BEGIN
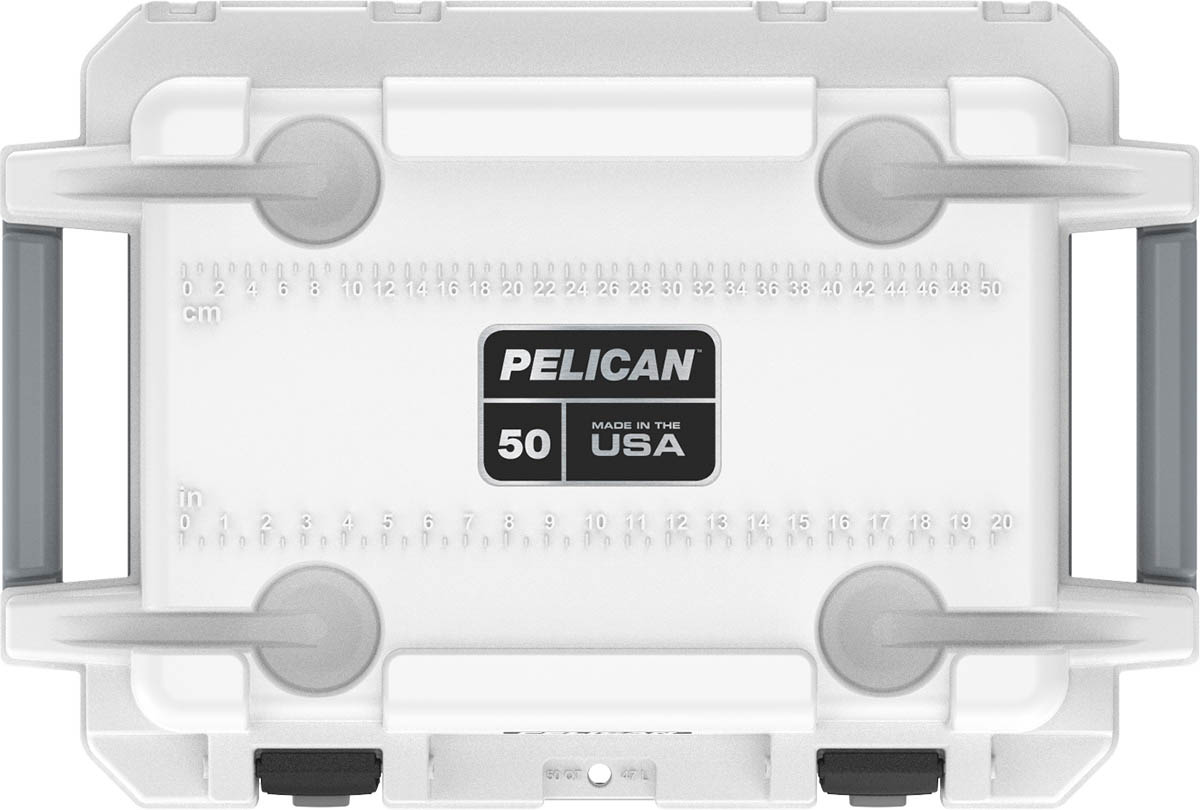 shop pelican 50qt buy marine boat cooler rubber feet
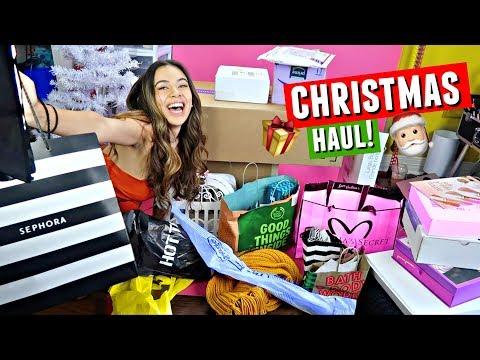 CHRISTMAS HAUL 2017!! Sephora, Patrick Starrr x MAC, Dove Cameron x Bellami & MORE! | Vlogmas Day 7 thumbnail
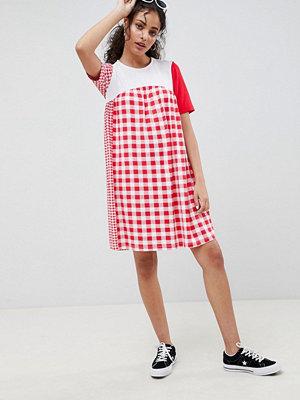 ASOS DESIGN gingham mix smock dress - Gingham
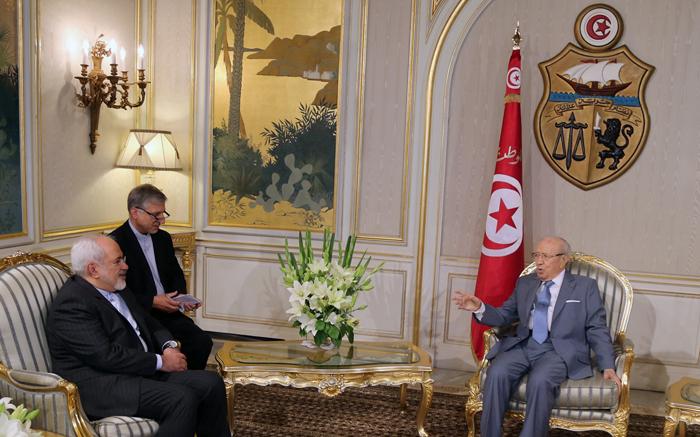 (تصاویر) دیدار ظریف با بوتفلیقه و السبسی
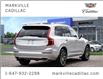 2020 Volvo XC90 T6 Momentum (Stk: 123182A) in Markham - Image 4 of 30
END
Set down the records again exactly as they appear, leaving each picture behind.

 shop pelican 50qt buy marine boat cooler rubber feet
 CHRISTMAS HAUL 2017!! Sephora, Patrick Starrr x MAC, Dove Cameron x Bellami & MORE! | Vlogmas Day 7 thumbnail
 ASOS DESIGN gingham mix smock dress - Gingham
 (تصاویر) دیدار ظریف با بوتفلیقه و السبسی
 2020 Volvo XC90 T6 Momentum (Stk: 123182A) in Markham - Image 4 of 30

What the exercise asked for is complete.